◆ **PAGE TEXT**:
— START —
Reverse osmosis water purifier

A reverse osmosis water purifying device is provided with a flush water restrictor which serves to provide a suitable back pressure on the reverse osmosis membrane in order to affect the purification process. The device is designed for attachment to any source of pressurized water. The restrictor device consists of a capillary tube sized to provide a suitable ratio of flush water to purified water. A ball-type check valve surrounds the capillary tube at its point of exit and the ball valve may be dislodged in order to flush the membrane. The core of the membrane assembly is filled with activated charcoal in order to provide for a more efficient and complete purification.

BACKGROUND OF THE INVENTION 
With the national trend toward the use of natural food products and the 
like in recent years, many people have increasingly sought alternatives to 
the tap water generally available. Such alternatives consist of either 
buying mineral, spring or distilled water or in the alternative to purify 
one's tap water to a more satisfactory level. Of the home purification 
devices presently available, most fall into one of two categories. First, 
many home distilling units are available, and while these are capable of a 
high degree of purification, they suffer from the drawback that energy is 
required to run them which consequently adds to the cost of the water in 
addition to the fairly high initial cost of such units. The second 
category of purifiers are generally those of the activated charcoal type 
which, although inexpensive and fairly efficient, do not remove enough 
impurities to provide truly healthful water. 
Various reverse osmosis water purifiers have been proposed and built in the 
past, the principle being well-known. Such prior devices are typified by 
U.S. Pat. No. 3,695,446. Such devices tend to be fairly bulky and, in 
addition, have been suited mainly for commercial use in that they have not 
presented a construction which a consumer could easily disassemble and 
reassemble or which is suitably compact for home use. The prior art 
devices also do not provide an apparatus which is easily operated by the 
consumer and which may be easily cleaned or flushed in order to extend the 
life of the reverse osmosis membrane. Also the prior art devices have 
tended to be bulky and expensive and aimed mainly at the commercial 
market. 
It is therefore an object of this invention to provide a reverse osmosis 
purifying device which may be manufactured inexpensively and used by the 
consumer in his or her home with a minimum of maintenance, expense and 
difficulty. It is further an object of this invention to provide a device 
which may be easily flushed in order to clear out residue build up from 
the reverse osmosis membrane and which may be easily adjusted to match the 
prevailing water condition in the area of where it is being used.
— END —
(Data entries)
— START —
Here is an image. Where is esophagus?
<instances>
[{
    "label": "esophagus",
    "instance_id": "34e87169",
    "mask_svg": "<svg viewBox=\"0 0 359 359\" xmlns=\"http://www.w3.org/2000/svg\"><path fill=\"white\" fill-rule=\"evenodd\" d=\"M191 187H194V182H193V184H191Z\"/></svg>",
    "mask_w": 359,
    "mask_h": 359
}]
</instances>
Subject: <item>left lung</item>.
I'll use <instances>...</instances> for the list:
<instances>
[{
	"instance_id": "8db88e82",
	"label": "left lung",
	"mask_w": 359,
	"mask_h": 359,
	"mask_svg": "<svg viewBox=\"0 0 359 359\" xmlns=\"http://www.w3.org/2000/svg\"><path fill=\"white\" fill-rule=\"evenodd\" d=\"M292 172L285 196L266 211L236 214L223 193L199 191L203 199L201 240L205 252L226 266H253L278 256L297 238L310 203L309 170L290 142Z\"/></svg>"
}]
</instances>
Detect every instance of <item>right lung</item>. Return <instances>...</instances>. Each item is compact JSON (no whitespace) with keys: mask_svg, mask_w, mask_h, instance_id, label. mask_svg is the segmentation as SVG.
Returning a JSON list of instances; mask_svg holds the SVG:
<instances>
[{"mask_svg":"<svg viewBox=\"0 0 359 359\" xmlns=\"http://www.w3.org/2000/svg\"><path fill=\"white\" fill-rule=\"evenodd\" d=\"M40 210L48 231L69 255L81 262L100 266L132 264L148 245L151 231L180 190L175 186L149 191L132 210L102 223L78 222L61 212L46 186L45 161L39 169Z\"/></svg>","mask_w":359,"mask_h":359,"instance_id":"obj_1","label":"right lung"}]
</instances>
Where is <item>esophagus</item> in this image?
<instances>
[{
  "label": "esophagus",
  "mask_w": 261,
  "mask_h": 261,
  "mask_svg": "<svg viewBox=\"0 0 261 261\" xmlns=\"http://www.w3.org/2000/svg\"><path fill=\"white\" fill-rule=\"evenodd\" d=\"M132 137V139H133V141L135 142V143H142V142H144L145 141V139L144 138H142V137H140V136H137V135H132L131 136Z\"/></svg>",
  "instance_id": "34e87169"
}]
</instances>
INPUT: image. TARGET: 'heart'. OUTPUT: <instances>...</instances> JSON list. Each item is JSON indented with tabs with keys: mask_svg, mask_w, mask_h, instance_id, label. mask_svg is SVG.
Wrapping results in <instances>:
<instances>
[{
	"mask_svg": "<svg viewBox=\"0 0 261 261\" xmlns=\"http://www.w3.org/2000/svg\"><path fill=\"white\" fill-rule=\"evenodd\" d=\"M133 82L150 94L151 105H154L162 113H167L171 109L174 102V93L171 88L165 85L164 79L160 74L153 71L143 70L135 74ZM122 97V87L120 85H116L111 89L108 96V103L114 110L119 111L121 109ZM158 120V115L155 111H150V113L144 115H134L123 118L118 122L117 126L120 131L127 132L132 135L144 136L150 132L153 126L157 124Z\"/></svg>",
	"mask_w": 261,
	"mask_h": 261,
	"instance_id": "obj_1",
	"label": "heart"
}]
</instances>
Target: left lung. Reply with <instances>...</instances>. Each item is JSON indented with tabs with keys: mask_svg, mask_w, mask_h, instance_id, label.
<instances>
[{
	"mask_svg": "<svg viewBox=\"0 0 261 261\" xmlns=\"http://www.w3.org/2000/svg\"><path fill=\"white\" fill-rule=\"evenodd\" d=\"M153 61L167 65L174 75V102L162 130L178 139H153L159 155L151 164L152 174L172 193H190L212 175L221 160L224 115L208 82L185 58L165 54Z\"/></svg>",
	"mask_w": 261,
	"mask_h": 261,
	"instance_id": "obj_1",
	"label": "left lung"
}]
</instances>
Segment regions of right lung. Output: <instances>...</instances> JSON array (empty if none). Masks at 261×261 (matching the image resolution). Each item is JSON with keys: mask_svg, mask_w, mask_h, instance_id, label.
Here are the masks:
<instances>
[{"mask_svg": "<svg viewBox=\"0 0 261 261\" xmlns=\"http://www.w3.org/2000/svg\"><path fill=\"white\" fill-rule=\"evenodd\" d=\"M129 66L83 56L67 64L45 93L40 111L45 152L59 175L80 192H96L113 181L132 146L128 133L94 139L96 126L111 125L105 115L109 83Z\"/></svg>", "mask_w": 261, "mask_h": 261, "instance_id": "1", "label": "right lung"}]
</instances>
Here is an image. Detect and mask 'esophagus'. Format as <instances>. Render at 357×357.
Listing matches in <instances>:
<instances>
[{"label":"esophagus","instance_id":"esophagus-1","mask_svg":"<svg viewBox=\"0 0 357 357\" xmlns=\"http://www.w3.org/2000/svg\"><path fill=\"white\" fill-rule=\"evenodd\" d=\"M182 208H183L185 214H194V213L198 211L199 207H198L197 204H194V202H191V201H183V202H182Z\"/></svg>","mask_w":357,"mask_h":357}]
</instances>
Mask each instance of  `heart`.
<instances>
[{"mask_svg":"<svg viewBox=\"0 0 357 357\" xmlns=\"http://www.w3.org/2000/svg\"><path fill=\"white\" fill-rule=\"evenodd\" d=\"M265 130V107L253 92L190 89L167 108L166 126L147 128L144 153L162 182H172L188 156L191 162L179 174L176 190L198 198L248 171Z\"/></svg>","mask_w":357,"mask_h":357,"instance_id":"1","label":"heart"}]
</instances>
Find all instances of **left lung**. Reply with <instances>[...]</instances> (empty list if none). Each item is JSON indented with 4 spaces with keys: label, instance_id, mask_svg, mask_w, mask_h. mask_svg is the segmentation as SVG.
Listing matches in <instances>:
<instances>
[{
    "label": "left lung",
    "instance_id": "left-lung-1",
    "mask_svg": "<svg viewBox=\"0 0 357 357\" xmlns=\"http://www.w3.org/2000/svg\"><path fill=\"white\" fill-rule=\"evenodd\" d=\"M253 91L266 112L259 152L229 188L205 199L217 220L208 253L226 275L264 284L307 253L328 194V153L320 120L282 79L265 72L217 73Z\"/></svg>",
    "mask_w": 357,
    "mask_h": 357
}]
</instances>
— END —
◆ **CHALLENGES**:
A - Answer these questions from the water purifier patent text:
(i) What is the core of the membrane assembly filled with?
(ii) Which U.S. patent number typifies earlier reverse osmosis devices?
(iii) Apart from their fairly high initial cost, what drawback of home distilling units is named?
B - Transcribe part of the water purifier patent text word for word, beginning at the words "It is therefore" and stopping after "is being used.".
The records are not needed for these tasks.

◆ **ANSWERS FOR THE EXERCISE**:
A -
(i) Activated charcoal.
(ii) U.S. Pat. No. 3,695,446.
(iii) They require energy to run, which adds to the cost of the water.

B -
It is therefore an object of this invention to provide a reverse osmosis 
purifying device which may be manufactured inexpensively and used by the 
consumer in his or her home with a minimum of maintenance, expense and 
difficulty. It is further an object of this invention to provide a device 
which may be easily flushed in order to clear out residue build up from 
the reverse osmosis membrane and which may be easily adjusted to match the 
prevailing water condition in the area of where it is being used.